When scenario 8 is disabled (default): pass: null, capability_enabled: false, reason = "auto_tag=false — scenario skipped". Aggregator treats null as "not applicable" for overall_pass computation.

What a green result proves

  • The autonomous curator's tag-generation pipeline works end-to- end with local LLM inference on real DigitalOcean droplets.
  • Agents can recall by tags they didn't write, enabling emergent discovery across agent boundaries.

What a red result would mean

  • Ollama/Gemma integration regression — tags not generated.
  • Tag storage path regression — tags generated but not returned on recall.
  • Agent identity regression — tag generation overwriting the original writer's agent_id.

For three audiences

When enabled, your agents can discover each other's memories through automatically-generated tags, without anyone having to explicitly label what they wrote. It's the autoclassification layer that makes a shared memory actually navigable as it grows.
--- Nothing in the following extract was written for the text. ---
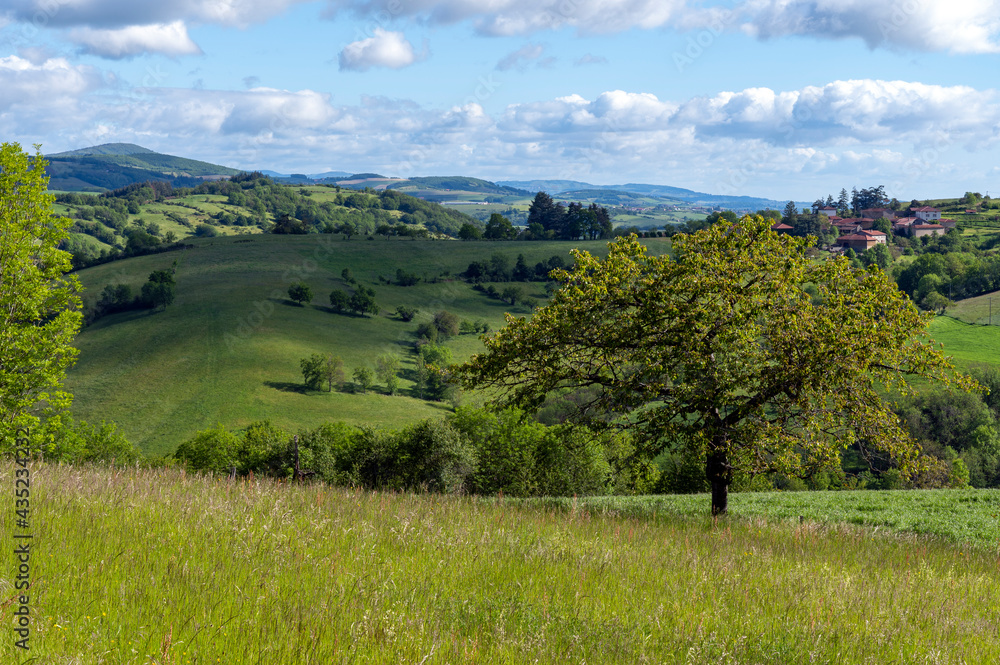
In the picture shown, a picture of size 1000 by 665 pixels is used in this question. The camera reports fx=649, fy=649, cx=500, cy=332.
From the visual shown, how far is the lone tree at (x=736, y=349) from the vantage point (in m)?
15.8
Differentiating feature: most memory stores require manual taxonomy management. ai-memory's optional LLM-backed auto- tagging removes that overhead. This scenario is the end-to-end evidence that the feature works on real infrastructure. The cost/benefit — 3× droplet cost for LLM-capable sizing — is documented so operators can decide per-campaign whether to exercise it.

Exercises memory_auto_tag + Ollama integration + the tag- filter read path in sequence. Coverage threshold (≥ 50%) is heuristic because LLMs are non-deterministic; we're testing that the pipeline RUNS, not that every memory gets a tag. Retry/rerun strategy documented in the scenario script for handling transient LLM failures.